上手く生きる事は出来ない、かといってやり過ごす事も出来ない。故に、自分は不器用である、と藍は思う。上手く生きている、あるいは生きていた者達の顔をいくつか思い浮かべ――そして、藍は首を振った。それは無い物ねだりであろう。他人の持つ者を羨み、欲しい欲しいと言うだけではただの子供である。そして、藍は自分には決して手に入らないと知っているものを追い求めるほど愚かでも利口でもなかった。やはり、不器用なのであろう。
藍は再び溜め息を吐いた。
どんどん、と玄関の戸が叩かれる音がした。
「はいはい、今行きますよ」
ささやかな晩飯の後。洗いものをする手を止め、手拭いで手を拭きながら藍は玄関へと向かった。
もう疾うに日は暮れ、辺りは薄闇に沈みかけている。出歩くには少々遅い時間帯であろう。
はて、こんな時間に訪ねてくる者などいただろうか。
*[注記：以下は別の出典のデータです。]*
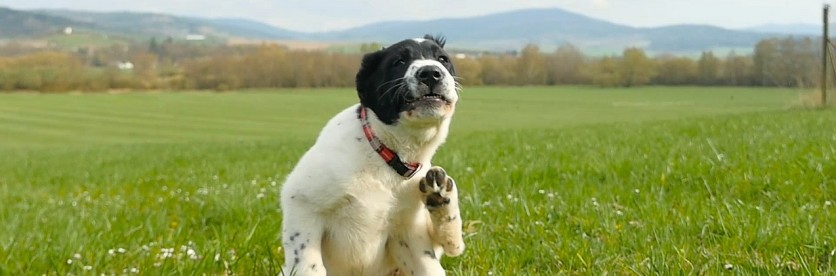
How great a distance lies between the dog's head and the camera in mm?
2867

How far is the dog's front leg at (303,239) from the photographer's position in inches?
118

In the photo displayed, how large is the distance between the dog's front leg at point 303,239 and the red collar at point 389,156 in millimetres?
342

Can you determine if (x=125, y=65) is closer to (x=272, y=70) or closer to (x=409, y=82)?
(x=272, y=70)

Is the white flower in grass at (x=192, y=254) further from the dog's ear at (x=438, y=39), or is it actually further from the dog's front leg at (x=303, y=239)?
the dog's ear at (x=438, y=39)

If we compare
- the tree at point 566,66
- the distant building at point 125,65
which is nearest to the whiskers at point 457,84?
the tree at point 566,66

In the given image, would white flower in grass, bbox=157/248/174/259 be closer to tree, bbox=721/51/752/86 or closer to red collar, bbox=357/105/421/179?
red collar, bbox=357/105/421/179

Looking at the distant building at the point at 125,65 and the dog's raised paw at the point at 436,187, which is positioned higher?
the distant building at the point at 125,65

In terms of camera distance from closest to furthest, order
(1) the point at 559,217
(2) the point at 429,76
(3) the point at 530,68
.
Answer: (2) the point at 429,76
(1) the point at 559,217
(3) the point at 530,68

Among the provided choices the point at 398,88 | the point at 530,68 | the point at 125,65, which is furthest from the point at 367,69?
the point at 125,65

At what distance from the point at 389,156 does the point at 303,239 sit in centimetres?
46

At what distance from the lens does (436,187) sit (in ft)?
9.88

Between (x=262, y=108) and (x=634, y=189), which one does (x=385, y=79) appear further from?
(x=262, y=108)

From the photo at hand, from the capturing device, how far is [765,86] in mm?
78125

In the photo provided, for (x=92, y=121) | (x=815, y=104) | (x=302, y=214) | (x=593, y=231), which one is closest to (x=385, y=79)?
(x=302, y=214)
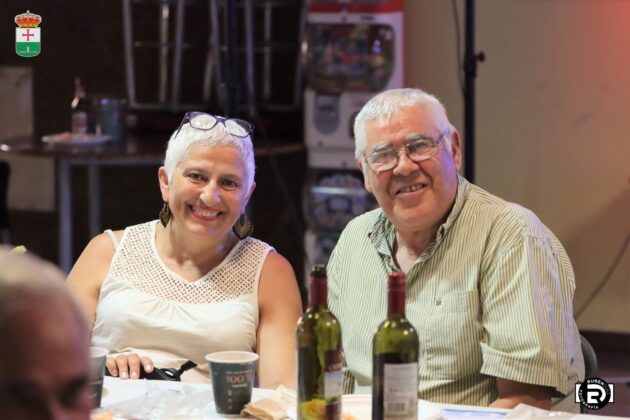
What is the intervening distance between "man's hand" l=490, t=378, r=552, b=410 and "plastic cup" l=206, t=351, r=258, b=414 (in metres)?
0.58

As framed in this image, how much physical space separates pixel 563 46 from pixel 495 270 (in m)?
3.24

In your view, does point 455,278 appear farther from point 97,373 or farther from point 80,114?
point 80,114

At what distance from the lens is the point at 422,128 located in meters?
2.50

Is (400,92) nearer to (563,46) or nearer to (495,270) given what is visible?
(495,270)

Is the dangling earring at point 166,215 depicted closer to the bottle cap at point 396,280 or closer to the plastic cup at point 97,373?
the plastic cup at point 97,373

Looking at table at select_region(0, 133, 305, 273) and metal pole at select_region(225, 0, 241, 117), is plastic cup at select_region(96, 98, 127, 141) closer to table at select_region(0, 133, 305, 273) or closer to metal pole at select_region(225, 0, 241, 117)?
table at select_region(0, 133, 305, 273)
僅かに首を傾げながら「どちら様でしょうか」と戸を開けると、
「よう。お久しぶり」
そこには小柄な少女が立っていた。右手に瓢箪、左手に風呂敷包み、側頭部からは二本の角。鬼である。酒好きの鬼らしく、風呂敷包みの中からは酒瓶らしきものがその姿を覗かせていた。
藍はこの鬼を知っていた。
「これは……萃香さま」
「ははっ、さま付けか。相変わらず藍は堅っ苦しいなぁ」
「そうでしょうか」
と、藍は憮然とした表情で言う。
萃香は永き時を生きた鬼であり、主である紫の古い知人である。故に敬意を払うべきであろう、と考える。いや、それ以前に、他人に――少なくともその相手が無礼ではない場合には――敬意を払うのは当然であろうと、藍としては至極当然の事として思っているのだ。だが、どうもそうは思わないない者が周囲には多いようである。
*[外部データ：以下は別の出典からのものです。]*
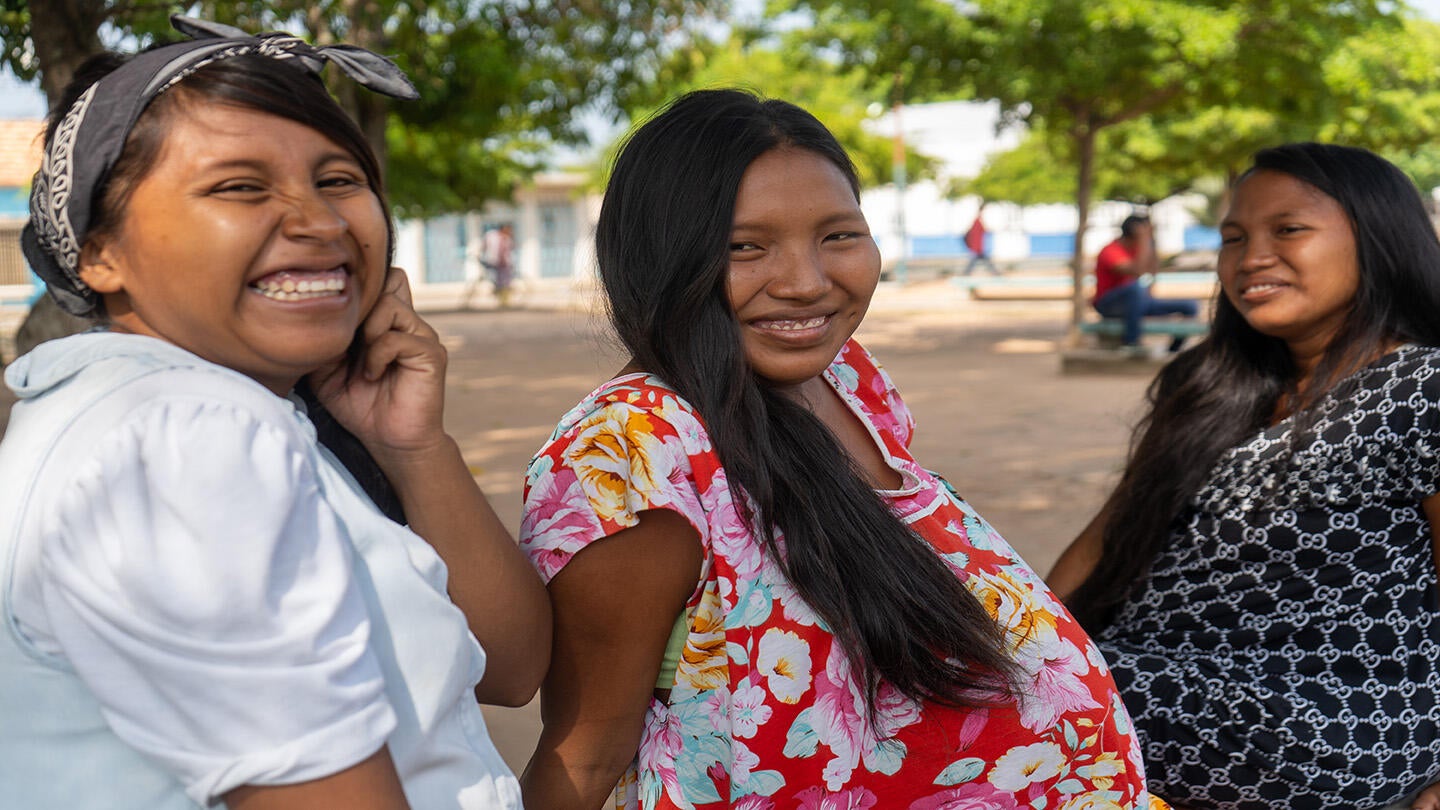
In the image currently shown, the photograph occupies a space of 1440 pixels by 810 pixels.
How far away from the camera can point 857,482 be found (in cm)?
191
「そうそう。もっと気楽で良いのに。例えば萃香とか萃香さんとか萃香ちゃんとかすーちゃんとか」
「すーちゃん、ですか」
「そうそう。もっと言って、もっと」
言って、萃香はけたけたと笑う。
藍ははぁ、と溜め息を吐き、
「萃香さま」
「ん~? なに?」
「酔っていらっしゃいますね」
「それは勿論。私が酔っていない時なんて」
「あるはずがありませんよね……」
「そうそう。よく分かっているじゃない」
再び楽しそうにけたけたと笑う。手の瓢箪に口を付けぐびぐびと呷り、ぷはぁ、と一息。藍は鼻をひくつかせた。酒臭い。瓢箪の中身は聞くまでもなかろう。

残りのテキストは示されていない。